DOCUMENT SEGMENT »
* START *

The Petitioner is a manufacturer of circuit breakers and switch gears of high voltage. The Petitioner exported the goods under ten shipping bills dated 21 January 2008, 5 February 2008, 12 February 2008, 4 March 2008, 11 March 2008, 11 June, 2008, 5 June, 2008, 10 November, 2008, 27 November 2008 and 11 December 2008. The Petitioners claimed draw back at the rate of 4% on FOB value under S.S.No. 85.37 of the Drawback Schedule.

The Petitioner received a communication from the Commissioner of Customs export under the subject “Query/Deficiency noted against drawback claim” and it was stated that the circuit breakers/switchgears did not fall under the entry S.S. No. 85.37 but falls under S.S. No. 85.35 and 85.36. The Petitioner was given a personal hearing by the Commissioner of Customs who passed an order on 31 July 2009. That the circuit breakers exported by the Petitioner under the concerned shipping bills was classified under Tariff item S.S.No.85.35 in the drawback schedule. The Assistant Commissioner of Customs by the impugned order held that the goods were not eligible for drawback under S.S. No.85.37 at the rate of 4% and 3.6% but under S.S. No. 85.35 at the rate of 3.2 % and 2.7%. Being aggrieved by this order Petitioner filed appeal before the Commissioner of Customs (Appeals). The Petitioner reiterated the contentions that the goods exported was Petitioner’s under the Shipping bill would fall under S.S.No. 85.37. As regards the drawback under S.S. No. 85.35 at the rate of 3.2% and 2.7% some amount has been paid to the Petitioner.

It was contended that the order passed by the Commissioner (Appeals), Vadodara dated 31 December 1997 in respect of the same goods manufactured by the Petitioner they were classified under Ch. H. 85.37 of CETA, 1985 was not taken into consideration.

* END *

RAW DATA »
* START *

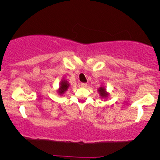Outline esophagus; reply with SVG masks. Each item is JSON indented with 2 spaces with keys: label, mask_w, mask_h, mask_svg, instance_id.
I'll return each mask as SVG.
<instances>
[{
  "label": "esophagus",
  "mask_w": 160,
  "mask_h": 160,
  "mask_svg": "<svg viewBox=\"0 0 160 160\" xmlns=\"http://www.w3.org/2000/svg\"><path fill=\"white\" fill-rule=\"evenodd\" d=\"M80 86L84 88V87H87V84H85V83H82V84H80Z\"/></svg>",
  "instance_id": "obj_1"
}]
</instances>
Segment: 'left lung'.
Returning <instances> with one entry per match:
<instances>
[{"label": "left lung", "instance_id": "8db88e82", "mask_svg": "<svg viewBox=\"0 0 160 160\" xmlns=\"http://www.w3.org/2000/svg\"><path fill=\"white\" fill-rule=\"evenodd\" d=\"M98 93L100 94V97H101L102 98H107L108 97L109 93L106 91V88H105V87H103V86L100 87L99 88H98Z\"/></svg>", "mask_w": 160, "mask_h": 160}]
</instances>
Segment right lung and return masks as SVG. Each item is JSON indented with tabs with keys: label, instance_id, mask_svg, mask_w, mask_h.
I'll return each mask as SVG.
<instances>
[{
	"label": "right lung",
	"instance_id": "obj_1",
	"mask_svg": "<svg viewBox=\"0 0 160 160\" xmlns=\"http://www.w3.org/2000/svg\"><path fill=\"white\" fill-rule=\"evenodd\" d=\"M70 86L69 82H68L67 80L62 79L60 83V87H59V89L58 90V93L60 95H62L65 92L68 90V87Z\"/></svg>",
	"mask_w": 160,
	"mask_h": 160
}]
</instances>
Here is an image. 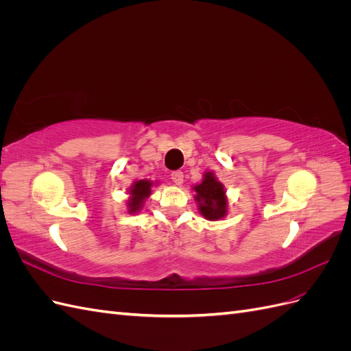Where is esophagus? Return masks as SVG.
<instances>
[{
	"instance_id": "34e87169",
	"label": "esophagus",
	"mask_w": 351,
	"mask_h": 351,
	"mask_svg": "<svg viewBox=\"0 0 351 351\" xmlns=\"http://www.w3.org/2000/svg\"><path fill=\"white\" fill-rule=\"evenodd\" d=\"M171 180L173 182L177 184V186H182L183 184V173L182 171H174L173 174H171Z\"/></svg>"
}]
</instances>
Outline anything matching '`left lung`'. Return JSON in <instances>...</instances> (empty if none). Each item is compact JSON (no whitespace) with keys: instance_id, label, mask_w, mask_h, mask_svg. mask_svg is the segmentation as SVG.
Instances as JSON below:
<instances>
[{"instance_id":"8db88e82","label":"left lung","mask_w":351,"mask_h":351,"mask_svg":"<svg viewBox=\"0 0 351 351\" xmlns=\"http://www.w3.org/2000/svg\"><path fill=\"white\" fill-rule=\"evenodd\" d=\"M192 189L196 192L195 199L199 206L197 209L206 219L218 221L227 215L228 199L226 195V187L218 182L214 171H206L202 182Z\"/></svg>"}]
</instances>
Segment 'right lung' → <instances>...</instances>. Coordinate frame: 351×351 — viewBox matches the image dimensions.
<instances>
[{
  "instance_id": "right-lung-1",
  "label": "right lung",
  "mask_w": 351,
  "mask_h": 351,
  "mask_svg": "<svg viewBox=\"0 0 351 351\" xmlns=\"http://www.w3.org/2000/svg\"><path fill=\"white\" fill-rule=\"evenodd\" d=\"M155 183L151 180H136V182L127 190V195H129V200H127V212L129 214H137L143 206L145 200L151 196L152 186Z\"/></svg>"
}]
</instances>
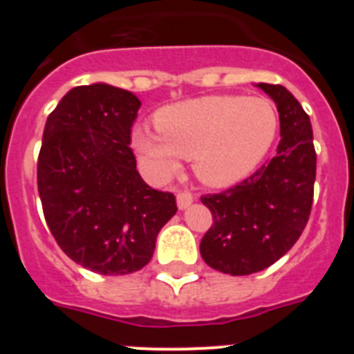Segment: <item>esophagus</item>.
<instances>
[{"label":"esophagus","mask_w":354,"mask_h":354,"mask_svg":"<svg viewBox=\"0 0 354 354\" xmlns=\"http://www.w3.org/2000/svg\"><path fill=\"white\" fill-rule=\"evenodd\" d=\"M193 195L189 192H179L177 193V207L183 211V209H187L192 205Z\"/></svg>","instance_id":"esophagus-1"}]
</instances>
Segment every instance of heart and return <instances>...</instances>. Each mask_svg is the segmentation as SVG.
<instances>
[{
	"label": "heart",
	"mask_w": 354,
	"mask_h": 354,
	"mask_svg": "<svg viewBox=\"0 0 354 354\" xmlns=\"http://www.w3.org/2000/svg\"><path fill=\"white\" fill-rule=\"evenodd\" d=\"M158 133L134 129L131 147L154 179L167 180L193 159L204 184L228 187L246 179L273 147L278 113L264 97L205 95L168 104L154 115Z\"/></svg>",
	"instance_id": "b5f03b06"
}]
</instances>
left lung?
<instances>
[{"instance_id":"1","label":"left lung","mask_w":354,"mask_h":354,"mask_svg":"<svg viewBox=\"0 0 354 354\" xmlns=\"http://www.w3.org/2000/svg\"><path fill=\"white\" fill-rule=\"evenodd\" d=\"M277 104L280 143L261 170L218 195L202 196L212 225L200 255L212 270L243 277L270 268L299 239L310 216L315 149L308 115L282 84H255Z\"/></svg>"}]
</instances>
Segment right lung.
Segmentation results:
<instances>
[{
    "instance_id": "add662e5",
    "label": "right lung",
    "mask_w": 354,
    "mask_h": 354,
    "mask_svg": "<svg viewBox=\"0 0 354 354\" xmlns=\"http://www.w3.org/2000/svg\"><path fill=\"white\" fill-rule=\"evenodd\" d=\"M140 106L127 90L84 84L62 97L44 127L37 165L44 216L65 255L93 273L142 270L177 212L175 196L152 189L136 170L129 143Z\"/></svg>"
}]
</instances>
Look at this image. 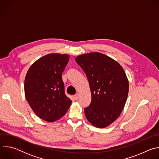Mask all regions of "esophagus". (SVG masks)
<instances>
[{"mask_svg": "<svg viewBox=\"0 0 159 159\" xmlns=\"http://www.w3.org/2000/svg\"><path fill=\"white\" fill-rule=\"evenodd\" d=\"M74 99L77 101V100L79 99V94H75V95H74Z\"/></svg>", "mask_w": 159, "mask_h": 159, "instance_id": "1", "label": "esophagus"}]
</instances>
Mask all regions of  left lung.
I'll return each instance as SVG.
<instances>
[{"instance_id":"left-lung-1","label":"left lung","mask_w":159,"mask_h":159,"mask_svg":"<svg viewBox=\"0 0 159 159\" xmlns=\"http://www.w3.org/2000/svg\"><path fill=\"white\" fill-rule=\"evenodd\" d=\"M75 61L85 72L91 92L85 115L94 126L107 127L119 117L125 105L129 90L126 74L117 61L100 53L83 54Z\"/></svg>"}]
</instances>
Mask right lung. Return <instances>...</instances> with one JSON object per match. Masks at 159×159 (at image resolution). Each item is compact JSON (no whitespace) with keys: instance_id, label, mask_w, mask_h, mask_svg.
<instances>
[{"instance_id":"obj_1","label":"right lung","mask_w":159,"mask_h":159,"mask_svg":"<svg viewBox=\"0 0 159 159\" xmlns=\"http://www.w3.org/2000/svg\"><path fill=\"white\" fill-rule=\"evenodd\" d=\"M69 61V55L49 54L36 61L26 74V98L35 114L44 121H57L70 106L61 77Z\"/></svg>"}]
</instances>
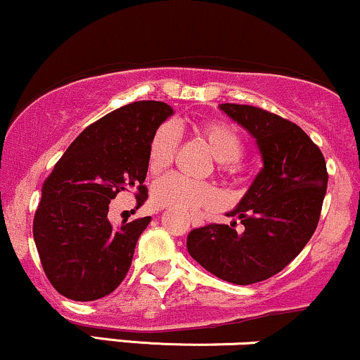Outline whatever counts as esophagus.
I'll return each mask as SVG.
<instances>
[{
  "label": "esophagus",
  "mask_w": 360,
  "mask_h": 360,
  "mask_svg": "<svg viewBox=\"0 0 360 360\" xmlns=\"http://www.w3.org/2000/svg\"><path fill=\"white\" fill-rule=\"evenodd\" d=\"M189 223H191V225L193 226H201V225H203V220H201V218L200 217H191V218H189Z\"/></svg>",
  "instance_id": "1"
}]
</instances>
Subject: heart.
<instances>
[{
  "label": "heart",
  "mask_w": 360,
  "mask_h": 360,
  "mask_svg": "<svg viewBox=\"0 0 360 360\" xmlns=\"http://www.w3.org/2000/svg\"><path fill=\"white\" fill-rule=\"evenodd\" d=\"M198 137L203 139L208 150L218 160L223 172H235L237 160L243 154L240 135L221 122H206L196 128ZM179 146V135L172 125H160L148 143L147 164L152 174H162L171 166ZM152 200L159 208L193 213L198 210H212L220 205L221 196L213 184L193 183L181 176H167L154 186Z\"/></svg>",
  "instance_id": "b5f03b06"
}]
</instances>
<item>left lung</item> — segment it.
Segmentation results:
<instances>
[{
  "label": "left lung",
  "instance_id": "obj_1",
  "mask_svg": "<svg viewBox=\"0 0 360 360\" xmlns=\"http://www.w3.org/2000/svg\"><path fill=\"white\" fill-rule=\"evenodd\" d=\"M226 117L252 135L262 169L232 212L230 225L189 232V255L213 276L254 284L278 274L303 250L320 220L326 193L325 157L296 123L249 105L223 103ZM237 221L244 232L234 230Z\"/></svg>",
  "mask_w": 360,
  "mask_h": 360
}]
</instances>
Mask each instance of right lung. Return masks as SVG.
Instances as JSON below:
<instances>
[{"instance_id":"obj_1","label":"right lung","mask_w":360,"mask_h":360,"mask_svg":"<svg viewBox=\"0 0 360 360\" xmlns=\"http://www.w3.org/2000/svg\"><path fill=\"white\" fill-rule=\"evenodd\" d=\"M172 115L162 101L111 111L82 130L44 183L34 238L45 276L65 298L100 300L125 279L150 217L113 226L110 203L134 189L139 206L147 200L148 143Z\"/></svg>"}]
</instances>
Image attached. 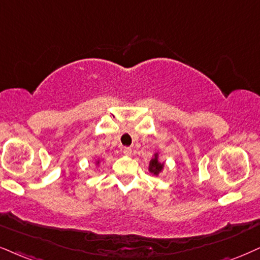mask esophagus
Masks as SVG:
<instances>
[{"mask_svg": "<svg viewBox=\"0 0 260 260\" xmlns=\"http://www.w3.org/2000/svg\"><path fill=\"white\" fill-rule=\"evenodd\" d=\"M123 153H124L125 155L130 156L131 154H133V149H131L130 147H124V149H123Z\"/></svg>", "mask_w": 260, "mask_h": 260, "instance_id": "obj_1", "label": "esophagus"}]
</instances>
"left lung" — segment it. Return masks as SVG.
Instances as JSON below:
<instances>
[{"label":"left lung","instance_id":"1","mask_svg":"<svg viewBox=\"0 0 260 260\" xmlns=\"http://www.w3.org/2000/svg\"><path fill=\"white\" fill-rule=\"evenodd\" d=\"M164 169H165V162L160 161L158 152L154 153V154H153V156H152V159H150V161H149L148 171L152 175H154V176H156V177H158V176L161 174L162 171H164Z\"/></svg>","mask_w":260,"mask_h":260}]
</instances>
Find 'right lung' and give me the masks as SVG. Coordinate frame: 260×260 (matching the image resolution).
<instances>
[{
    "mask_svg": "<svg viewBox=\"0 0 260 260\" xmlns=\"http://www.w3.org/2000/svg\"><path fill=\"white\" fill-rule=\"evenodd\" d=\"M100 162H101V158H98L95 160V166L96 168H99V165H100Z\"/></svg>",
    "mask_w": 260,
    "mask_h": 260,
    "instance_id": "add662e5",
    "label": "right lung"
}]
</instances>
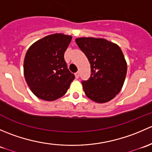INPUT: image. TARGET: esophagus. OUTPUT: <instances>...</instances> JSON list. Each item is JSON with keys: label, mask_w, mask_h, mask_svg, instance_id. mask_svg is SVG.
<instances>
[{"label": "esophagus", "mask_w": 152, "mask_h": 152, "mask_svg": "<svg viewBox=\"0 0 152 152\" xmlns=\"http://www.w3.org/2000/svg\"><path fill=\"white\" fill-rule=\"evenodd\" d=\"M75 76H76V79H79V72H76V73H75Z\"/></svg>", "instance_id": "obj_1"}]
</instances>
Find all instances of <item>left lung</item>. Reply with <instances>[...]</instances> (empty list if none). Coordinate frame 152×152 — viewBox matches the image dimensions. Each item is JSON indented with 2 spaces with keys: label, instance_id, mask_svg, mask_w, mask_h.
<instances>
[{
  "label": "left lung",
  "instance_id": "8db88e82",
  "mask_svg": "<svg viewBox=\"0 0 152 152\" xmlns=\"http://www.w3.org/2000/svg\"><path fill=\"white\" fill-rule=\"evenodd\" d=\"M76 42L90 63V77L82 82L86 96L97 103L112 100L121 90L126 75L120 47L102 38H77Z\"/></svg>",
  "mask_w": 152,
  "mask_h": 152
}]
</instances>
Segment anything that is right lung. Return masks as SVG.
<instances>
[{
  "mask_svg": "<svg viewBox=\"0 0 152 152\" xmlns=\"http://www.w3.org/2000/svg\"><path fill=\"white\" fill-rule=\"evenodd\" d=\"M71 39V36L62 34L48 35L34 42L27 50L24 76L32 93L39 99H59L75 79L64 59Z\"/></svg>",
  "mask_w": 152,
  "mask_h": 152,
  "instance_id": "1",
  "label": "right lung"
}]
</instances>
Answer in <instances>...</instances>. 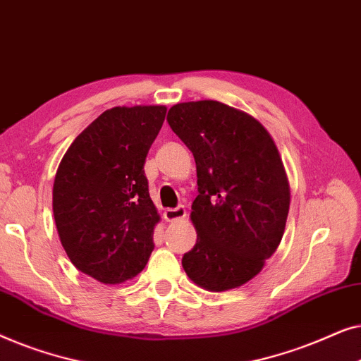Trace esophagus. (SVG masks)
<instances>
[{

* END *

PROMPT 1 »
In the customs drawback excerpt, retype the passage that begins at the words "The Petitioner is" and stops after "of the Drawback Schedule.".
PROMPT 2 »
List every drawback rate, given as a percentage, that appears in the customs drawback excerpt.

WRITTEN RESPONSE 1 »
The Petitioner is a manufacturer of circuit breakers and switch gears of high voltage. The Petitioner exported the goods under ten shipping bills dated 21 January 2008, 5 February 2008, 12 February 2008, 4 March 2008, 11 March 2008, 11 June, 2008, 5 June, 2008, 10 November, 2008, 27 November 2008 and 11 December 2008. The Petitioners claimed draw back at the rate of 4% on FOB value under S.S.No. 85.37 of the Drawback Schedule.

WRITTEN RESPONSE 2 »
4%, 3.6%, 3.2%, 2.7%